Me he sentado a esperar, sin prisa. La mirada perdida y la mente en blanco, la piel insensible y el corazón frío, nada que hacer. La soledad, mi amor eterno, me ha cedido gentil un asiento en primera fila, donde mis ojos se acomodan para llorar cada minuto pasado y comprueban sin remedio que el pasar de mi vida es un desfile de causas perdidas.

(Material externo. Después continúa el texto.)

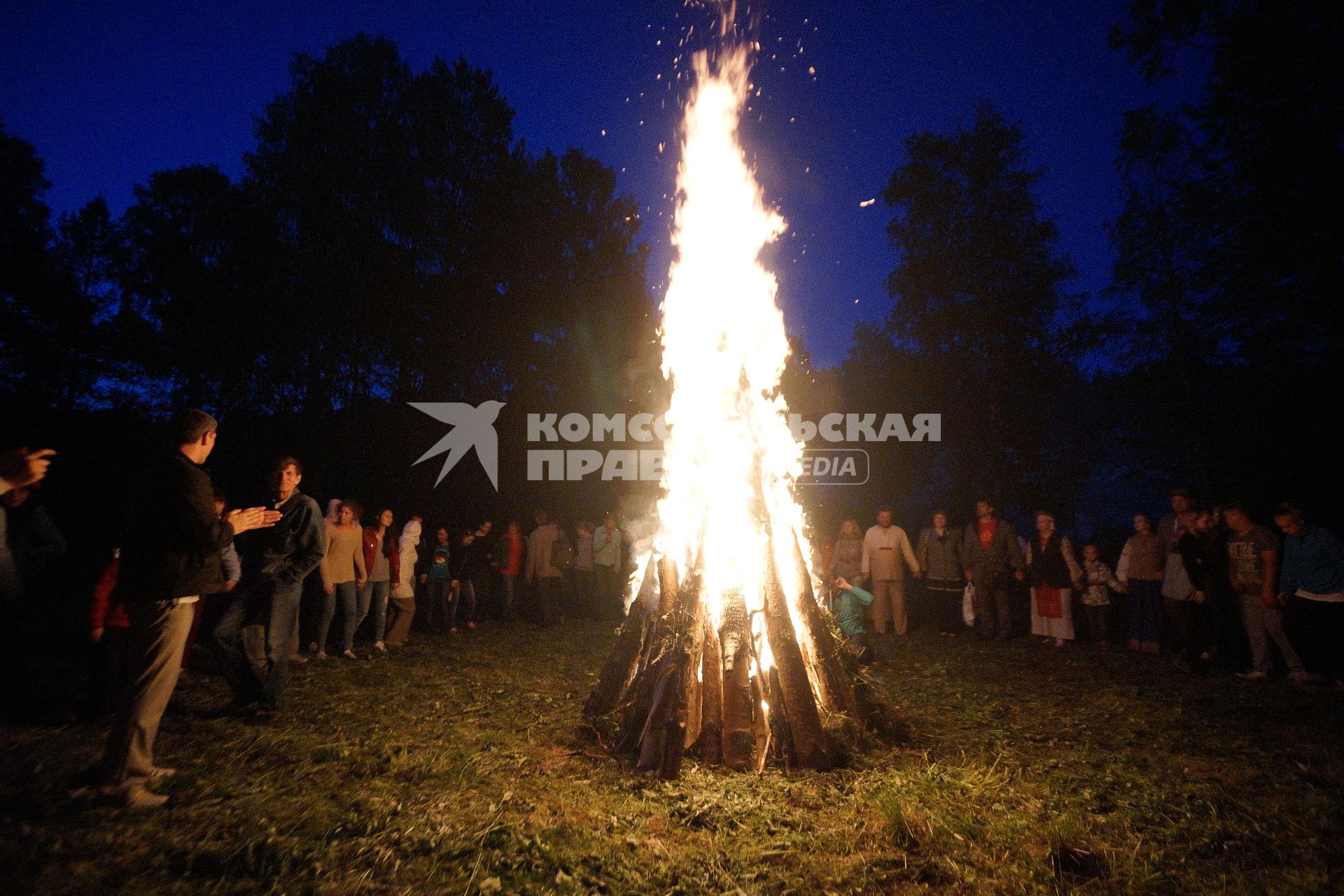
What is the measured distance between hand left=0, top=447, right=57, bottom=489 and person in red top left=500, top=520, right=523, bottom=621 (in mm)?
8185

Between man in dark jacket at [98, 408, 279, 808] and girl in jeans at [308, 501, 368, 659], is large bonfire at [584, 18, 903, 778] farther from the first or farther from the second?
girl in jeans at [308, 501, 368, 659]

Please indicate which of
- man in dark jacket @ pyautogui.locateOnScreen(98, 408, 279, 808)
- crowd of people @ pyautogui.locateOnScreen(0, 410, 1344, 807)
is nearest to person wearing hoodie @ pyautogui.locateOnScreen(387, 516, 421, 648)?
crowd of people @ pyautogui.locateOnScreen(0, 410, 1344, 807)

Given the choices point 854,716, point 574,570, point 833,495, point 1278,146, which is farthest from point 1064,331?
point 854,716

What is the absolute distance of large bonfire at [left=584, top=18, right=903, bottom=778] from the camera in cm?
508

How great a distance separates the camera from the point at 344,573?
8352 mm

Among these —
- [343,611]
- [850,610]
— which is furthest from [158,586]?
[850,610]

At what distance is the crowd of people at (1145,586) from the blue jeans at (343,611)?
6.02m

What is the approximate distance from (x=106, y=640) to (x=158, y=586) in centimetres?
256

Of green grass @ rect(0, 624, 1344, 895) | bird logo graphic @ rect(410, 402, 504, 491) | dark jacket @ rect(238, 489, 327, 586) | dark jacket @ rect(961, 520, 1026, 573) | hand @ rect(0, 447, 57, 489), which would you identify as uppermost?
bird logo graphic @ rect(410, 402, 504, 491)

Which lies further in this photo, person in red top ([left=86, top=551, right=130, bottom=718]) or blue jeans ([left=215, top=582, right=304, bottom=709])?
blue jeans ([left=215, top=582, right=304, bottom=709])

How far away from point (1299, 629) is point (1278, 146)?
1046 cm

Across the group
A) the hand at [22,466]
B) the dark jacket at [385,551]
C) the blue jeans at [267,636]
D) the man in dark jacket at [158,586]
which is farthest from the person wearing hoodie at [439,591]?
the man in dark jacket at [158,586]

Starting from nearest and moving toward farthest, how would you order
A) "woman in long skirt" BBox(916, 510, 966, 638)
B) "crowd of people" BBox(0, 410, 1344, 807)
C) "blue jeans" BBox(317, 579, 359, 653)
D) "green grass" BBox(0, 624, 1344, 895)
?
"green grass" BBox(0, 624, 1344, 895), "crowd of people" BBox(0, 410, 1344, 807), "blue jeans" BBox(317, 579, 359, 653), "woman in long skirt" BBox(916, 510, 966, 638)

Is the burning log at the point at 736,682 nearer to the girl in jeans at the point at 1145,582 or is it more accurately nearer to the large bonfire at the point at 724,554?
the large bonfire at the point at 724,554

Tengo la vista cansada, agotada de escrutarlo todo con la inútil esperanza de encontrar una respuesta, de encontrarte. Y las horas muertas se me van tras tus besos, huyendo de la realidad que me hiere cada amanecer, portando a hombros mi corazón inerme, volando hacia un destino inesperado.
El tiempo muere sepultado entre mis dudas e indecisiones y, después, reducido a un puñado de arena que sopla el viento, corre sin ser visto. Y en su viaje invisible choca con todo y cambia los amores de lugar, como si la vida se viviese al albur de sus caprichos, como si la muerte esperase siempre a su señal, como si su preciado valor en oro no fuese más que una burda artimaña con la que enterrar en paz a tantas almas resignadas.
Y no, no hay tiempo para más. Y de su paso apenas quedan huellas en mis plateadas sienes, en las cicatrices de mi corazón rasgado, en las arrugas de mi deseo marchito. Se mueren, se mueren las horas de soñar imposibles, se mueren de pena.